Dictionary stats: 470 male, 457 female, 18 ambiguous names. Case-insensitive matching.

CompositionalPseudonymEngine¶

Handles compositional logic: "Marie Dubois" maps to "Leia Organa", and "Marie" alone maps to "Leia" for consistency. Optionally integrates GenderDetector for automatic gender-matched pseudonym assignment.

from gdpr_pseudonymizer.pseudonym.assignment_engine import CompositionalPseudonymEngine

engine = CompositionalPseudonymEngine(
    pseudonym_manager=manager,
    mapping_repository=repo,
    gender_detector=detector  # Optional: enables auto gender detection
)

result = engine.assign_compositional_pseudonym(
    entity_text="Marie Dubois",
    entity_type="PERSON",
    gender="female"
)

Key methods:

Method	Description
`assign_compositional_pseudonym(entity_text, entity_type, gender)`	Assign pseudonym with component reuse
`strip_titles(text)`	Remove French honorifics (Dr., Mme, Maitre)
`strip_prepositions(text)`	Remove French prepositions from locations
`parse_full_name(entity_text)`	Split into (first, last, is_compound)
`find_standalone_components(component, component_type)`	Look up existing component mapping

Data Module (`gdpr_pseudonymizer.data`)¶

Database Functions¶

from gdpr_pseudonymizer.data.database import init_database, open_database

# Initialize a new encrypted database
init_database("mappings.db", "your-passphrase")

# Open existing database (context manager)
with open_database("mappings.db", "your-passphrase") as db_session:
    # Use repositories with db_session
    pass

SQLAlchemy Models¶

Entity (`entities` table)¶

Column	Type	Description
`id`	`str` (UUID)	Primary key
`entity_type`	`str`	PERSON, LOCATION, ORG
`first_name`	`str \| None`	Original first name (encrypted)
`last_name`	`str \| None`	Original last name (encrypted)
`full_name`	`str`	Original entity text (encrypted, unique)

# SOURCE MATERIAL
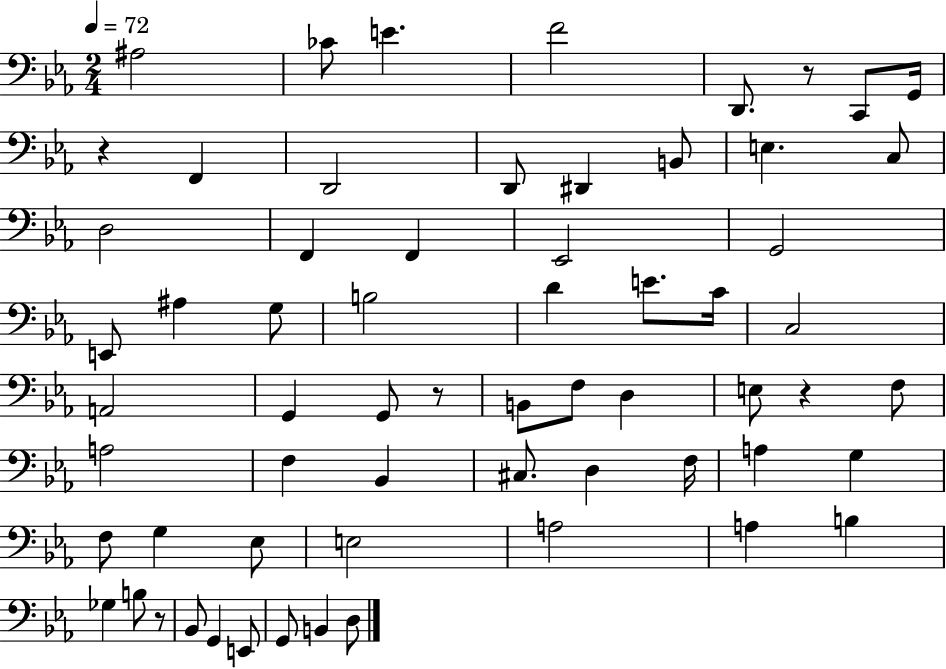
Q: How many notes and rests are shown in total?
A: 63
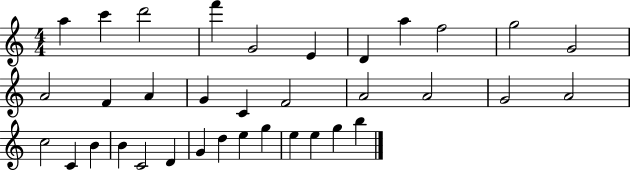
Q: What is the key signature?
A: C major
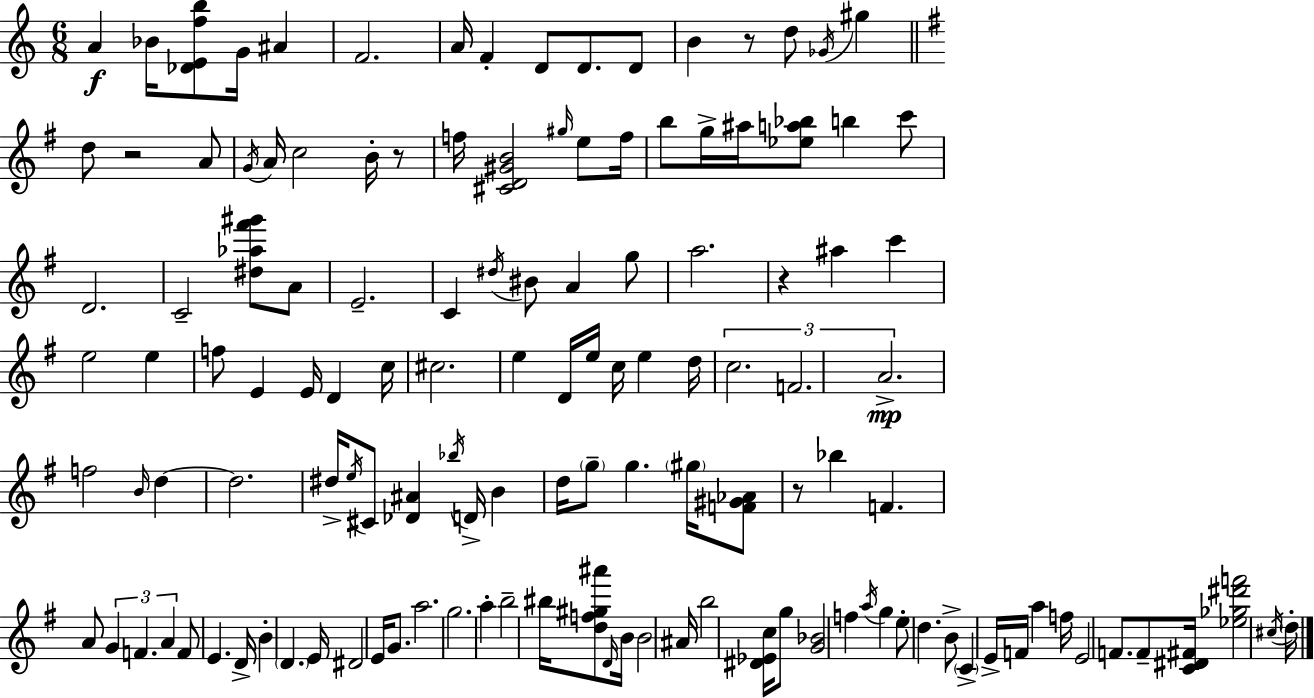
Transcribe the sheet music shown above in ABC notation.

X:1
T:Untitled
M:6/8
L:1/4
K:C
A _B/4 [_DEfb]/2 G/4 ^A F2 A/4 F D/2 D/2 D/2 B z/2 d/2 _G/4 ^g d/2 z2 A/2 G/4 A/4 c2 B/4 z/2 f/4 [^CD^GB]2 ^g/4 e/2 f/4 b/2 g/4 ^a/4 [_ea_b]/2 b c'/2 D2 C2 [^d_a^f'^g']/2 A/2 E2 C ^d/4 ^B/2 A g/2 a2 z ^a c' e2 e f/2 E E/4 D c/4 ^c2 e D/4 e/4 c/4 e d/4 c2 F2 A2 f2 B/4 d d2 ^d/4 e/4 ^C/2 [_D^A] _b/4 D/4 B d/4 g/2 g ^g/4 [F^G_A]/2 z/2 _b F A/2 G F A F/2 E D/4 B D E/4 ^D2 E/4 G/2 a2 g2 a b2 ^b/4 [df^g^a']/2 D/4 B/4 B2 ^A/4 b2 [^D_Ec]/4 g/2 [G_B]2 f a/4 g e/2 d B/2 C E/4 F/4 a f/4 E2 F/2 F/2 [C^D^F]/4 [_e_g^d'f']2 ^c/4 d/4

# WHAT TO DO
(a) Please retype the listing from the line with "Q: What is the key signature?" through the end of the listing, leaving out the pictures.
(b) Extend the pseudonymizer API documentation, picking up right after its final line.

# ANSWERS IN ORDER
(a)
Q: What is the key signature?
A: C major
Transcribe the sheet music shown above in ABC notation.

X:1
T:Untitled
M:6/8
L:1/4
K:C
A _B/4 [_DEfb]/2 G/4 ^A F2 A/4 F D/2 D/2 D/2 B z/2 d/2 _G/4 ^g d/2 z2 A/2 G/4 A/4 c2 B/4 z/2 f/4 [^CD^GB]2 ^g/4 e/2 f/4 b/2 g/4 ^a/4 [_ea_b]/2 b c'/2 D2 C2 [^d_a^f'^g']/2 A/2 E2 C ^d/4 ^B/2 A g/2 a2 z ^a c' e2 e f/2 E E/4 D c/4 ^c2 e D/4 e/4 c/4 e d/4 c2 F2 A2 f2 B/4 d d2 ^d/4 e/4 ^C/2 [_D^A] _b/4 D/4 B d/4 g/2 g ^g/4 [F^G_A]/2 z/2 _b F A/2 G F A F/2 E D/4 B D E/4 ^D2 E/4 G/2 a2 g2 a b2 ^b/4 [df^g^a']/2 D/4 B/4 B2 ^A/4 b2 [^D_Ec]/4 g/2 [G_B]2 f a/4 g e/2 d B/2 C E/4 F/4 a f/4 E2 F/2 F/2 [C^D^F]/4 [_e_g^d'f']2 ^c/4 d/4

(b)
`pseudonym_first`	`str \| None`	Assigned first name pseudonym
`pseudonym_last`	`str \| None`	Assigned last name pseudonym
`pseudonym_full`	`str`	Complete pseudonym
`gender`	`str \| None`	Gender classification
`confidence_score`	`float \| None`	NER confidence
`theme`	`str`	Library theme used
`first_seen_timestamp`	`datetime`	First detection time

Operation (`operations` table)¶

Column	Type	Description
`id`	`str` (UUID)	Primary key
`timestamp`	`datetime`	Operation timestamp
`operation_type`	`str`	PROCESS, BATCH, VALIDATE, etc.
`files_processed`	`list[str]`	JSON array of file paths
`entity_count`	`int`	Entities processed
`processing_time_seconds`	`float`	Duration
`success`	`bool`	Outcome

Repositories¶

MappingRepository (Abstract)¶

class MappingRepository(ABC):
    def find_by_full_name(self, full_name: str) -> Entity | None: ...
    def find_by_component(self, component: str, component_type: str) -> list[Entity]: ...
    def save(self, entity: Entity) -> Entity: ...
    def save_batch(self, entities: list[Entity]) -> list[Entity]: ...
    def find_all(self, entity_type=None, is_ambiguous=None) -> list[Entity]: ...

AuditRepository¶

from gdpr_pseudonymizer.data.repositories.audit_repository import AuditRepository

repo = AuditRepository(session)
repo.log_operation(operation)
operations = repo.find_operations(operation_type="PROCESS", success=True)
repo.export_to_csv("audit_log.csv")

EncryptionService¶

AES-256-SIV deterministic authenticated encryption:

from gdpr_pseudonymizer.data.encryption import EncryptionService

salt = EncryptionService.generate_salt()
valid, msg = EncryptionService.validate_passphrase("my-passphrase")

service = EncryptionService(passphrase="...", salt=salt)
ciphertext = service.encrypt("Marie Dubois")
plaintext = service.decrypt(ciphertext)

Validation Module (`gdpr_pseudonymizer.validation`)¶

Validation Workflow¶

from gdpr_pseudonymizer.validation.workflow import run_validation_workflow

validated_entities = run_validation_workflow(
    entities=detected_entities,
    document_text=text,
    document_path="input.txt",
    pseudonym_assigner=my_assigner_fn  # Optional callback
)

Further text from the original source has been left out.